Given records section start

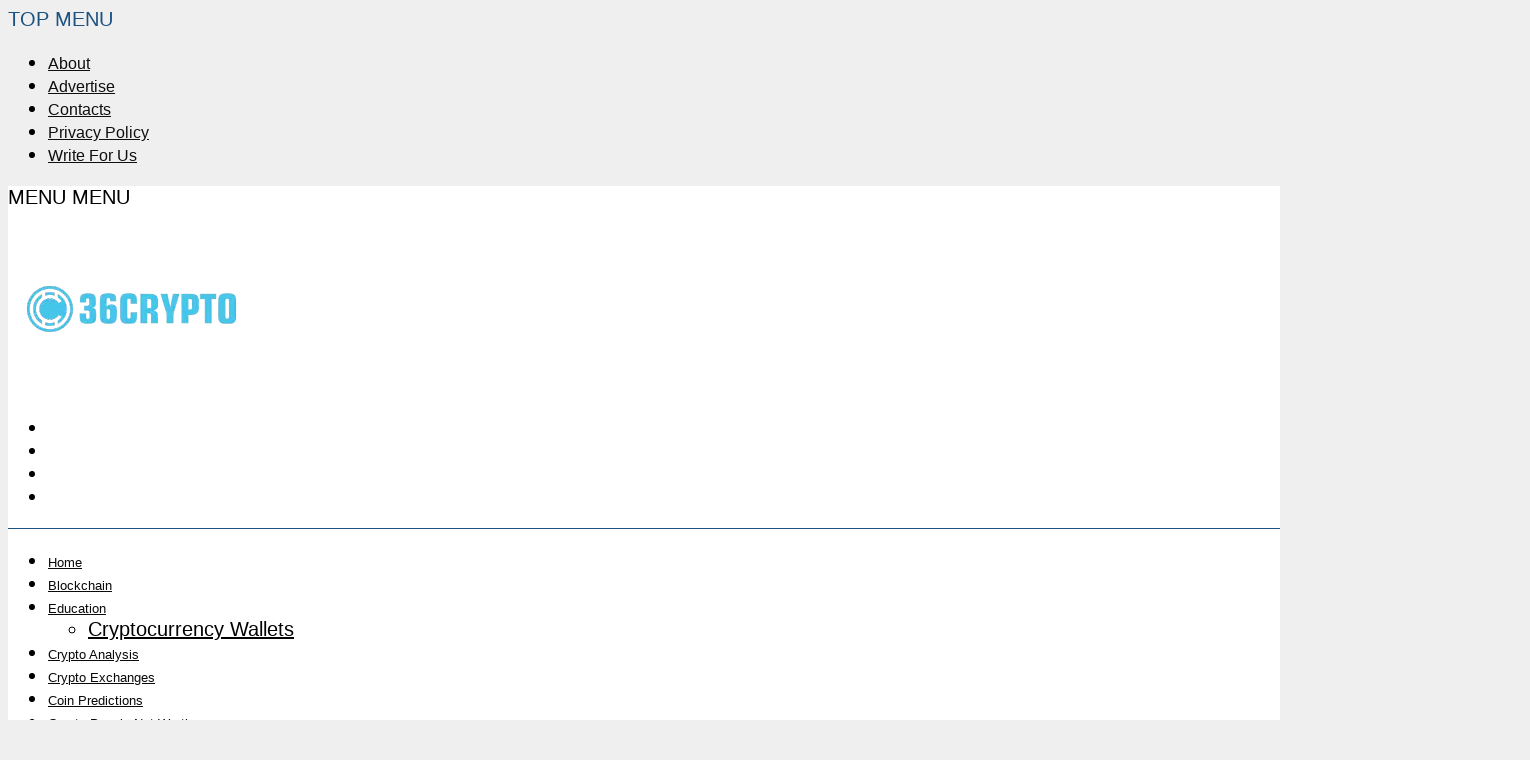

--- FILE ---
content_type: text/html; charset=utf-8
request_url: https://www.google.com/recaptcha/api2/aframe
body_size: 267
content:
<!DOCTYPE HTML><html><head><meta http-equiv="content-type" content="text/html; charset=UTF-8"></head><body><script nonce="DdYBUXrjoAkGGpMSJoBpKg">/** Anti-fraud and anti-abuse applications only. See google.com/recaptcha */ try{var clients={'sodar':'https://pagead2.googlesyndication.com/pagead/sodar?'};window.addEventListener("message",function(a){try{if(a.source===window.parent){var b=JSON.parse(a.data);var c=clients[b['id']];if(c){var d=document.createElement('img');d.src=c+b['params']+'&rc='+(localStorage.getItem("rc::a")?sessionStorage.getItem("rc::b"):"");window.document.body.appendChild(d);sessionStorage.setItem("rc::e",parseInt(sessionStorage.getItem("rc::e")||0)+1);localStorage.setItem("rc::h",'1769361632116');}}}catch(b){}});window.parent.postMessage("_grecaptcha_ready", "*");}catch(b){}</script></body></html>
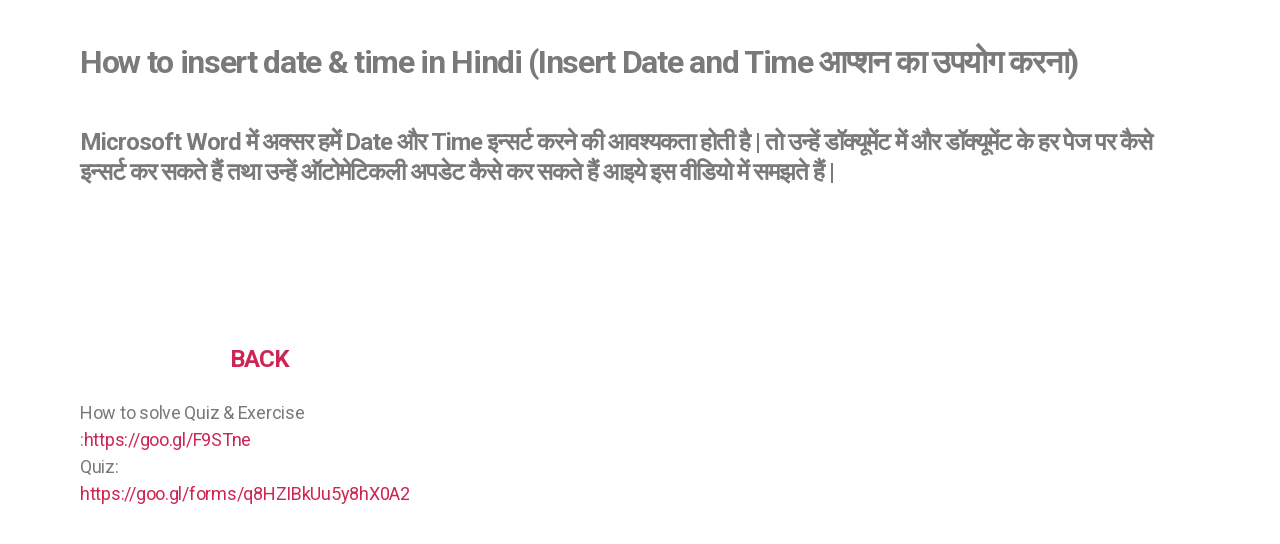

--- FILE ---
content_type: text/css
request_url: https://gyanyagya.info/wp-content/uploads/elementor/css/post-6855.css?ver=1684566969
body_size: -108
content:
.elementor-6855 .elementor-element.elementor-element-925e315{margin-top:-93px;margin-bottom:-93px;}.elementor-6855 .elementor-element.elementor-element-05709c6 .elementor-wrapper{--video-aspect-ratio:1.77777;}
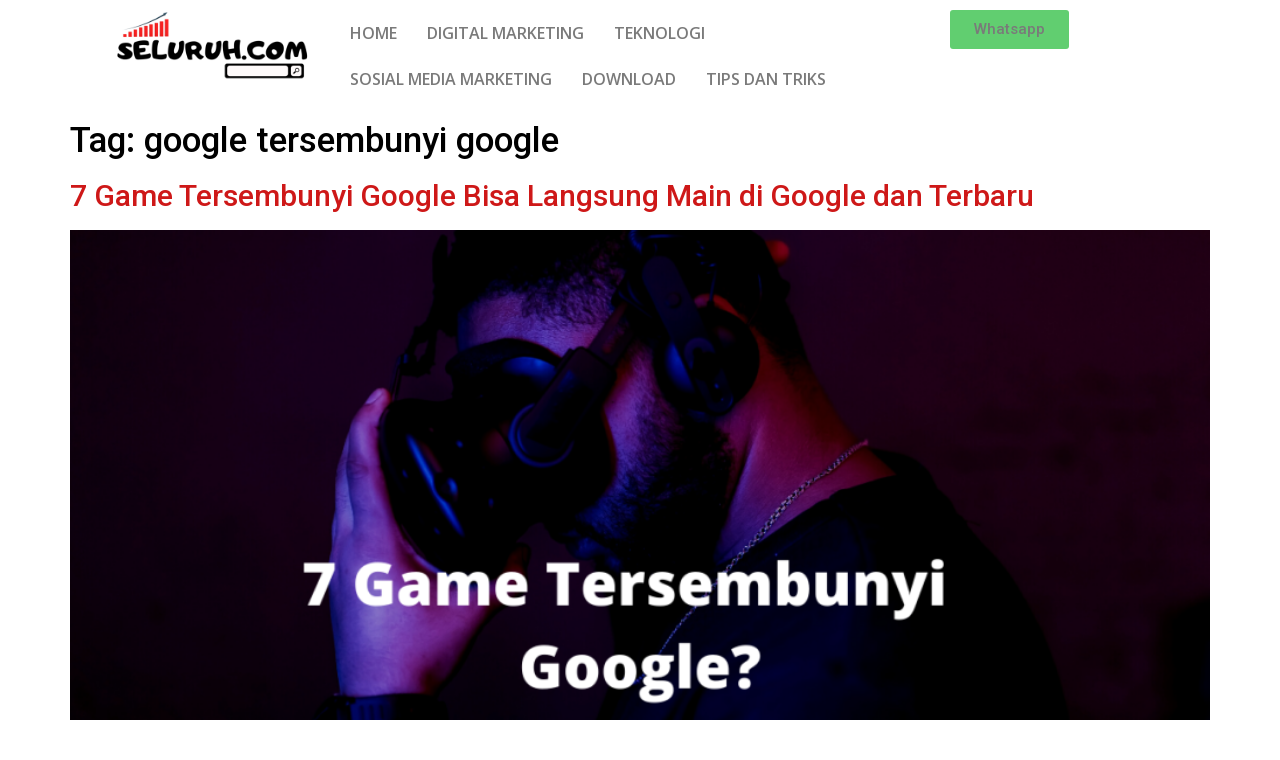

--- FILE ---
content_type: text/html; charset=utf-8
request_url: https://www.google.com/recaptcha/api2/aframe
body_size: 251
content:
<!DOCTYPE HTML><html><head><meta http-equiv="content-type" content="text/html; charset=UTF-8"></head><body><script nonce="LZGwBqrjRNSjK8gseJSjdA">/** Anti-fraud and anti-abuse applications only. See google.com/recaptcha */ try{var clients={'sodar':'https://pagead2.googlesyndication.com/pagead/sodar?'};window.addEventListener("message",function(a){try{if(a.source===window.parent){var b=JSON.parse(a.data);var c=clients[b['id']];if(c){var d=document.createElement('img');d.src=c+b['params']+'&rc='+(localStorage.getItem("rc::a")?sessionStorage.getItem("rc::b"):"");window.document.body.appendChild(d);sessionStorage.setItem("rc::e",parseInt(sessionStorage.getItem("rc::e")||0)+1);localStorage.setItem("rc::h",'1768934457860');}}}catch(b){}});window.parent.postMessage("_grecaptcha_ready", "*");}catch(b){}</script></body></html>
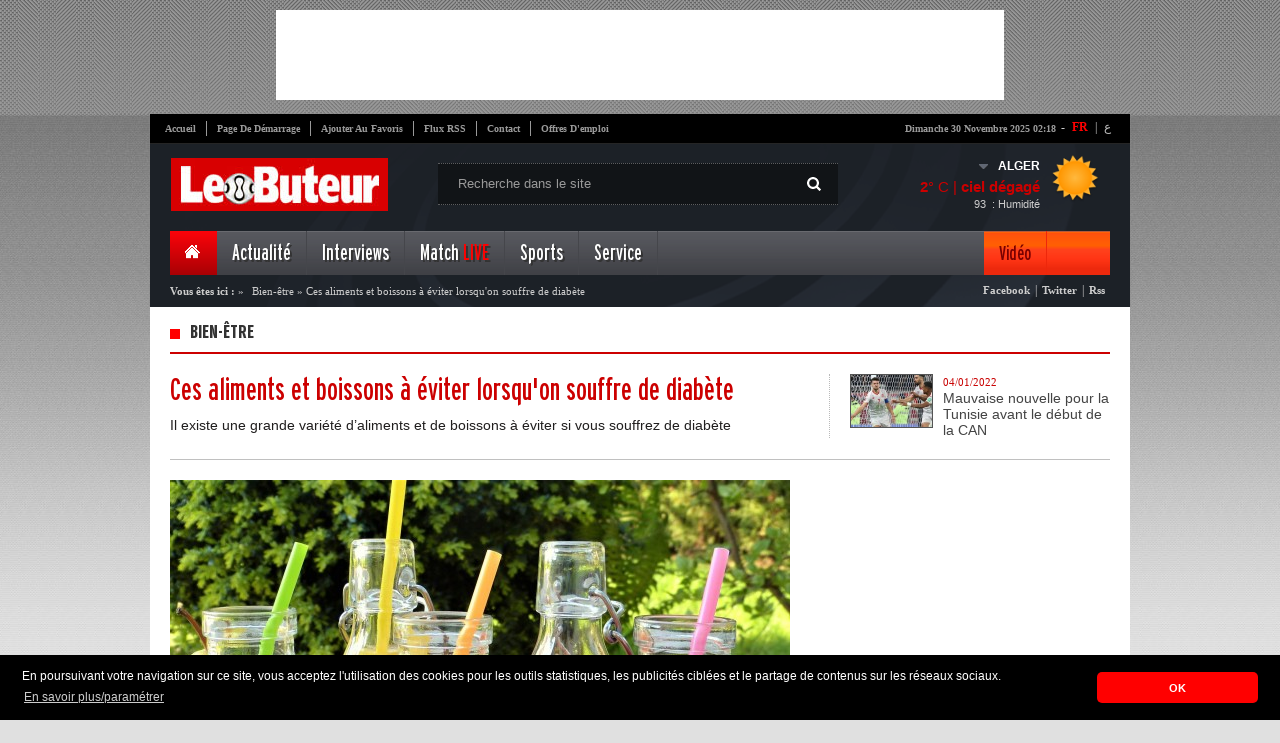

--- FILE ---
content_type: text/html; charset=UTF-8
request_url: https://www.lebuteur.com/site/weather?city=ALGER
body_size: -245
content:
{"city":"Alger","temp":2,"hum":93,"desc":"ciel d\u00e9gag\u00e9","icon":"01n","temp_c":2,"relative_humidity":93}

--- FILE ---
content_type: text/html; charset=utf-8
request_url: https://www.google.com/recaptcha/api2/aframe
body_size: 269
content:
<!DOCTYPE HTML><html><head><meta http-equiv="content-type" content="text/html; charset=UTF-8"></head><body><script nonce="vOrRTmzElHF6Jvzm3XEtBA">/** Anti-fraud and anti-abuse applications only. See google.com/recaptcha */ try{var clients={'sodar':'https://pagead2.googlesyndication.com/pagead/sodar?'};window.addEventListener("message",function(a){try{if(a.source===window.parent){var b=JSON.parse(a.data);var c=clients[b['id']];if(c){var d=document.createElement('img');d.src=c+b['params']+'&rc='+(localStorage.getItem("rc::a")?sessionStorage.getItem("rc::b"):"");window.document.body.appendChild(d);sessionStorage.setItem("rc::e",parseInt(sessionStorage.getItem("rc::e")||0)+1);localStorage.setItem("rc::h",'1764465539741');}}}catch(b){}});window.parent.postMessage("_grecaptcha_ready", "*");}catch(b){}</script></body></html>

Given records section end

◆ Task item
Leaving the pictures out, write out all the material above exactly.

◆ Answer to the exercise
--- FILE ---
content_type: text/html; charset=utf-8
request_url: https://www.google.com/recaptcha/api2/aframe
body_size: 267
content:
<!DOCTYPE HTML><html><head><meta http-equiv="content-type" content="text/html; charset=UTF-8"></head><body><script nonce="DdYBUXrjoAkGGpMSJoBpKg">/** Anti-fraud and anti-abuse applications only. See google.com/recaptcha */ try{var clients={'sodar':'https://pagead2.googlesyndication.com/pagead/sodar?'};window.addEventListener("message",function(a){try{if(a.source===window.parent){var b=JSON.parse(a.data);var c=clients[b['id']];if(c){var d=document.createElement('img');d.src=c+b['params']+'&rc='+(localStorage.getItem("rc::a")?sessionStorage.getItem("rc::b"):"");window.document.body.appendChild(d);sessionStorage.setItem("rc::e",parseInt(sessionStorage.getItem("rc::e")||0)+1);localStorage.setItem("rc::h",'1769361632116');}}}catch(b){}});window.parent.postMessage("_grecaptcha_ready", "*");}catch(b){}</script></body></html>

--- FILE ---
content_type: text/css
request_url: https://gyanyagya.info/wp-content/uploads/elementor/css/post-6855.css?ver=1684566969
body_size: -108
content:
.elementor-6855 .elementor-element.elementor-element-925e315{margin-top:-93px;margin-bottom:-93px;}.elementor-6855 .elementor-element.elementor-element-05709c6 .elementor-wrapper{--video-aspect-ratio:1.77777;}

--- FILE ---
content_type: text/html; charset=utf-8
request_url: https://www.google.com/recaptcha/api2/aframe
body_size: 251
content:
<!DOCTYPE HTML><html><head><meta http-equiv="content-type" content="text/html; charset=UTF-8"></head><body><script nonce="LZGwBqrjRNSjK8gseJSjdA">/** Anti-fraud and anti-abuse applications only. See google.com/recaptcha */ try{var clients={'sodar':'https://pagead2.googlesyndication.com/pagead/sodar?'};window.addEventListener("message",function(a){try{if(a.source===window.parent){var b=JSON.parse(a.data);var c=clients[b['id']];if(c){var d=document.createElement('img');d.src=c+b['params']+'&rc='+(localStorage.getItem("rc::a")?sessionStorage.getItem("rc::b"):"");window.document.body.appendChild(d);sessionStorage.setItem("rc::e",parseInt(sessionStorage.getItem("rc::e")||0)+1);localStorage.setItem("rc::h",'1768934457860');}}}catch(b){}});window.parent.postMessage("_grecaptcha_ready", "*");}catch(b){}</script></body></html>

--- FILE ---
content_type: text/html; charset=UTF-8
request_url: https://www.lebuteur.com/site/weather?city=ALGER
body_size: -245
content:
{"city":"Alger","temp":2,"hum":93,"desc":"ciel d\u00e9gag\u00e9","icon":"01n","temp_c":2,"relative_humidity":93}

--- FILE ---
content_type: text/html; charset=utf-8
request_url: https://www.google.com/recaptcha/api2/aframe
body_size: 269
content:
<!DOCTYPE HTML><html><head><meta http-equiv="content-type" content="text/html; charset=UTF-8"></head><body><script nonce="vOrRTmzElHF6Jvzm3XEtBA">/** Anti-fraud and anti-abuse applications only. See google.com/recaptcha */ try{var clients={'sodar':'https://pagead2.googlesyndication.com/pagead/sodar?'};window.addEventListener("message",function(a){try{if(a.source===window.parent){var b=JSON.parse(a.data);var c=clients[b['id']];if(c){var d=document.createElement('img');d.src=c+b['params']+'&rc='+(localStorage.getItem("rc::a")?sessionStorage.getItem("rc::b"):"");window.document.body.appendChild(d);sessionStorage.setItem("rc::e",parseInt(sessionStorage.getItem("rc::e")||0)+1);localStorage.setItem("rc::h",'1764465539741');}}}catch(b){}});window.parent.postMessage("_grecaptcha_ready", "*");}catch(b){}</script></body></html>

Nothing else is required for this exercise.